3. The facts in Mohd. Sharif v. Union of India : AIR1961All82 were that Mohd. Sharif sued for a permanent injunction in the Court of the Munsif, his suit was dismissed as also his first appeal and he filed a second appeal and applied for a temporary injunction which was dismissed by a Judge of this Court and it was held that no appeal lay under Chapter VIII, Rule 5, because the order refusing the interim injunction was an order Dassed by the learned Judge in the exercise of appellate jurisdiction. The same view was taken by a Bench of this Court in Safdar Ali v. Sital Prasad Shukla, 1962 All LJ 859. A stay order can only be passed by a Court in exercise of its appellate jurisdiction, vide Order XLI, and just as passing or refusing a stay order is passing an order in the exercise of appellate jurisdiction, so also allowing an appeal and remanding a suit is an order passed in the exercise of appellate jurisdiction. An appeal from it can be filed only with special leave of the Judge passing it.
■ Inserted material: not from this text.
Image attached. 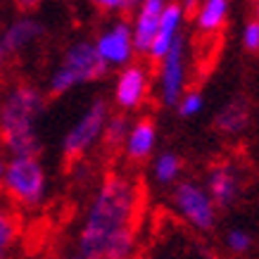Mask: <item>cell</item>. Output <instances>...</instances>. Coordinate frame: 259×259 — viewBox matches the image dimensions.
<instances>
[{"label": "cell", "instance_id": "obj_26", "mask_svg": "<svg viewBox=\"0 0 259 259\" xmlns=\"http://www.w3.org/2000/svg\"><path fill=\"white\" fill-rule=\"evenodd\" d=\"M67 259H86V257H81L79 252H76V254H71V257H67Z\"/></svg>", "mask_w": 259, "mask_h": 259}, {"label": "cell", "instance_id": "obj_22", "mask_svg": "<svg viewBox=\"0 0 259 259\" xmlns=\"http://www.w3.org/2000/svg\"><path fill=\"white\" fill-rule=\"evenodd\" d=\"M240 43L247 53H259V22L247 19L243 24V31H240Z\"/></svg>", "mask_w": 259, "mask_h": 259}, {"label": "cell", "instance_id": "obj_12", "mask_svg": "<svg viewBox=\"0 0 259 259\" xmlns=\"http://www.w3.org/2000/svg\"><path fill=\"white\" fill-rule=\"evenodd\" d=\"M164 0H143L138 3V8L131 12V33H134V48L136 55H148L150 43L157 33L159 17L164 10Z\"/></svg>", "mask_w": 259, "mask_h": 259}, {"label": "cell", "instance_id": "obj_6", "mask_svg": "<svg viewBox=\"0 0 259 259\" xmlns=\"http://www.w3.org/2000/svg\"><path fill=\"white\" fill-rule=\"evenodd\" d=\"M110 102L95 98L91 100L81 117L69 126V131L62 138V155L67 159H81L102 141V131L110 119Z\"/></svg>", "mask_w": 259, "mask_h": 259}, {"label": "cell", "instance_id": "obj_2", "mask_svg": "<svg viewBox=\"0 0 259 259\" xmlns=\"http://www.w3.org/2000/svg\"><path fill=\"white\" fill-rule=\"evenodd\" d=\"M46 95L33 83H15L0 100V141L10 157H38V117Z\"/></svg>", "mask_w": 259, "mask_h": 259}, {"label": "cell", "instance_id": "obj_7", "mask_svg": "<svg viewBox=\"0 0 259 259\" xmlns=\"http://www.w3.org/2000/svg\"><path fill=\"white\" fill-rule=\"evenodd\" d=\"M188 91V46L186 36L157 62V98L164 107H176Z\"/></svg>", "mask_w": 259, "mask_h": 259}, {"label": "cell", "instance_id": "obj_14", "mask_svg": "<svg viewBox=\"0 0 259 259\" xmlns=\"http://www.w3.org/2000/svg\"><path fill=\"white\" fill-rule=\"evenodd\" d=\"M157 124L152 117L136 119V121H131L121 152L126 155L128 162H145L152 157V152L157 148Z\"/></svg>", "mask_w": 259, "mask_h": 259}, {"label": "cell", "instance_id": "obj_20", "mask_svg": "<svg viewBox=\"0 0 259 259\" xmlns=\"http://www.w3.org/2000/svg\"><path fill=\"white\" fill-rule=\"evenodd\" d=\"M224 245H226L228 252H233V254H245V252L252 250V245H254V236H252L247 228H228L226 236H224Z\"/></svg>", "mask_w": 259, "mask_h": 259}, {"label": "cell", "instance_id": "obj_8", "mask_svg": "<svg viewBox=\"0 0 259 259\" xmlns=\"http://www.w3.org/2000/svg\"><path fill=\"white\" fill-rule=\"evenodd\" d=\"M95 53L100 57L107 69H124L134 62L136 48L134 33H131V22L126 17L112 19L93 40Z\"/></svg>", "mask_w": 259, "mask_h": 259}, {"label": "cell", "instance_id": "obj_10", "mask_svg": "<svg viewBox=\"0 0 259 259\" xmlns=\"http://www.w3.org/2000/svg\"><path fill=\"white\" fill-rule=\"evenodd\" d=\"M204 190L209 193L217 209H231L240 200L243 193V176L233 162H217L209 166L204 176Z\"/></svg>", "mask_w": 259, "mask_h": 259}, {"label": "cell", "instance_id": "obj_9", "mask_svg": "<svg viewBox=\"0 0 259 259\" xmlns=\"http://www.w3.org/2000/svg\"><path fill=\"white\" fill-rule=\"evenodd\" d=\"M150 86H152V76L143 62H131L128 67L119 69L112 88V100L119 114H131L141 110L150 95Z\"/></svg>", "mask_w": 259, "mask_h": 259}, {"label": "cell", "instance_id": "obj_13", "mask_svg": "<svg viewBox=\"0 0 259 259\" xmlns=\"http://www.w3.org/2000/svg\"><path fill=\"white\" fill-rule=\"evenodd\" d=\"M43 33H46V24L40 19H36L31 15H19L5 26V31L0 36V43H3L8 55H19L24 50H29Z\"/></svg>", "mask_w": 259, "mask_h": 259}, {"label": "cell", "instance_id": "obj_1", "mask_svg": "<svg viewBox=\"0 0 259 259\" xmlns=\"http://www.w3.org/2000/svg\"><path fill=\"white\" fill-rule=\"evenodd\" d=\"M141 183L124 171L105 174L88 202L76 247L86 259L131 257L138 243Z\"/></svg>", "mask_w": 259, "mask_h": 259}, {"label": "cell", "instance_id": "obj_11", "mask_svg": "<svg viewBox=\"0 0 259 259\" xmlns=\"http://www.w3.org/2000/svg\"><path fill=\"white\" fill-rule=\"evenodd\" d=\"M183 24H186V5L166 3L162 10V17H159L157 33L150 43V50L145 57H150L152 62H159L162 57H166V53L183 38Z\"/></svg>", "mask_w": 259, "mask_h": 259}, {"label": "cell", "instance_id": "obj_25", "mask_svg": "<svg viewBox=\"0 0 259 259\" xmlns=\"http://www.w3.org/2000/svg\"><path fill=\"white\" fill-rule=\"evenodd\" d=\"M252 19H254V22H259V3L254 5V17H252Z\"/></svg>", "mask_w": 259, "mask_h": 259}, {"label": "cell", "instance_id": "obj_16", "mask_svg": "<svg viewBox=\"0 0 259 259\" xmlns=\"http://www.w3.org/2000/svg\"><path fill=\"white\" fill-rule=\"evenodd\" d=\"M214 126L217 131H221L224 136H240L247 131L250 126V105L243 98L228 100L214 117Z\"/></svg>", "mask_w": 259, "mask_h": 259}, {"label": "cell", "instance_id": "obj_18", "mask_svg": "<svg viewBox=\"0 0 259 259\" xmlns=\"http://www.w3.org/2000/svg\"><path fill=\"white\" fill-rule=\"evenodd\" d=\"M19 238V217L8 202L0 200V259H10Z\"/></svg>", "mask_w": 259, "mask_h": 259}, {"label": "cell", "instance_id": "obj_23", "mask_svg": "<svg viewBox=\"0 0 259 259\" xmlns=\"http://www.w3.org/2000/svg\"><path fill=\"white\" fill-rule=\"evenodd\" d=\"M98 8L102 10V12H134L136 8H138V3L136 0H98L95 3Z\"/></svg>", "mask_w": 259, "mask_h": 259}, {"label": "cell", "instance_id": "obj_27", "mask_svg": "<svg viewBox=\"0 0 259 259\" xmlns=\"http://www.w3.org/2000/svg\"><path fill=\"white\" fill-rule=\"evenodd\" d=\"M3 166H5V162H0V183H3Z\"/></svg>", "mask_w": 259, "mask_h": 259}, {"label": "cell", "instance_id": "obj_24", "mask_svg": "<svg viewBox=\"0 0 259 259\" xmlns=\"http://www.w3.org/2000/svg\"><path fill=\"white\" fill-rule=\"evenodd\" d=\"M5 57H8V53H5V48H3V43H0V71H3V67H5Z\"/></svg>", "mask_w": 259, "mask_h": 259}, {"label": "cell", "instance_id": "obj_5", "mask_svg": "<svg viewBox=\"0 0 259 259\" xmlns=\"http://www.w3.org/2000/svg\"><path fill=\"white\" fill-rule=\"evenodd\" d=\"M169 204L183 224H188L193 231L200 233H209L219 221V209L200 181L181 179L171 188Z\"/></svg>", "mask_w": 259, "mask_h": 259}, {"label": "cell", "instance_id": "obj_15", "mask_svg": "<svg viewBox=\"0 0 259 259\" xmlns=\"http://www.w3.org/2000/svg\"><path fill=\"white\" fill-rule=\"evenodd\" d=\"M228 17H231V3L226 0H204L195 8L193 24L195 29L204 36H214L226 26Z\"/></svg>", "mask_w": 259, "mask_h": 259}, {"label": "cell", "instance_id": "obj_4", "mask_svg": "<svg viewBox=\"0 0 259 259\" xmlns=\"http://www.w3.org/2000/svg\"><path fill=\"white\" fill-rule=\"evenodd\" d=\"M0 188L19 207L36 209L48 197V171L38 157H10L3 166Z\"/></svg>", "mask_w": 259, "mask_h": 259}, {"label": "cell", "instance_id": "obj_21", "mask_svg": "<svg viewBox=\"0 0 259 259\" xmlns=\"http://www.w3.org/2000/svg\"><path fill=\"white\" fill-rule=\"evenodd\" d=\"M202 110H204V95L200 93L197 88H188L186 93L181 95V100L176 102V112H179V117L193 119V117H197Z\"/></svg>", "mask_w": 259, "mask_h": 259}, {"label": "cell", "instance_id": "obj_28", "mask_svg": "<svg viewBox=\"0 0 259 259\" xmlns=\"http://www.w3.org/2000/svg\"><path fill=\"white\" fill-rule=\"evenodd\" d=\"M117 259H131V257H117Z\"/></svg>", "mask_w": 259, "mask_h": 259}, {"label": "cell", "instance_id": "obj_17", "mask_svg": "<svg viewBox=\"0 0 259 259\" xmlns=\"http://www.w3.org/2000/svg\"><path fill=\"white\" fill-rule=\"evenodd\" d=\"M181 174H183V159H181L179 152L174 150H164V152H157L155 159H152V166H150V176L152 181L162 186V188H174L181 181Z\"/></svg>", "mask_w": 259, "mask_h": 259}, {"label": "cell", "instance_id": "obj_19", "mask_svg": "<svg viewBox=\"0 0 259 259\" xmlns=\"http://www.w3.org/2000/svg\"><path fill=\"white\" fill-rule=\"evenodd\" d=\"M131 128V119L128 114H110L107 124H105V131H102V145L114 152V150H121L124 148V141H126V134Z\"/></svg>", "mask_w": 259, "mask_h": 259}, {"label": "cell", "instance_id": "obj_3", "mask_svg": "<svg viewBox=\"0 0 259 259\" xmlns=\"http://www.w3.org/2000/svg\"><path fill=\"white\" fill-rule=\"evenodd\" d=\"M107 67L95 53L93 40H76L62 53V60L48 76V93L67 95L74 88L95 83L107 76Z\"/></svg>", "mask_w": 259, "mask_h": 259}]
</instances>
4. Sri Naziruddin referred us to Ram Sarup v. Mt. Kaniz Ummehani : AIR1937All165 , but it does not militate against what we have stated above. The only point decided there was that the provisions of the Letters Patent, which are similar to those of Chapter VIII, Rule 5 of Rules of Court, supersede the bar imposed under Section 104, C. P. C. on a second appeal from an order. It may be that the bar imposed by Section 104, C. P. C. does not operat, to prevent the instant special appeal from being filed, but the bar, imposed by Rule 5 Chapter VIII, Rules of Court, namely, that it cannot be filed in the absence of special leave of the Judge, stands. If there are two bars on the maintainability of an appeal and only one is removed the appeal is still not maintainable on account of the other : AIR1937All165 is an authority only in support of the removal of one bar and is no authority in support of the proposition that the other bar does not exist. It is on account of the other bar e.g., that bar imposed by Chapter VIII, Rule 5 of Rules Of Court that we hold this special appeal incompetent and not on account of the bar imposed by Section 104, C. P. C. In D. C. Jain v. C. L. Gupta : AIR1962All543 a Bench of this Court held that its power to entertain special appeal is a special jurisdiction and is not affected by the provisions of Section 104, C. P. C. Both these cases must be deemed to have been overruled by the Union of India v. Mohindra Supply Co : [1962]3SCR497 laying down that Clause 10 of the Letters Patent is subject to the legislative power of Government and that if an appeal from a single Judge is prohibited by a statute Clause 10 will not be available and no appeal will lie.

5. We hold that this appeal is not maintainable and dismiss it summarily.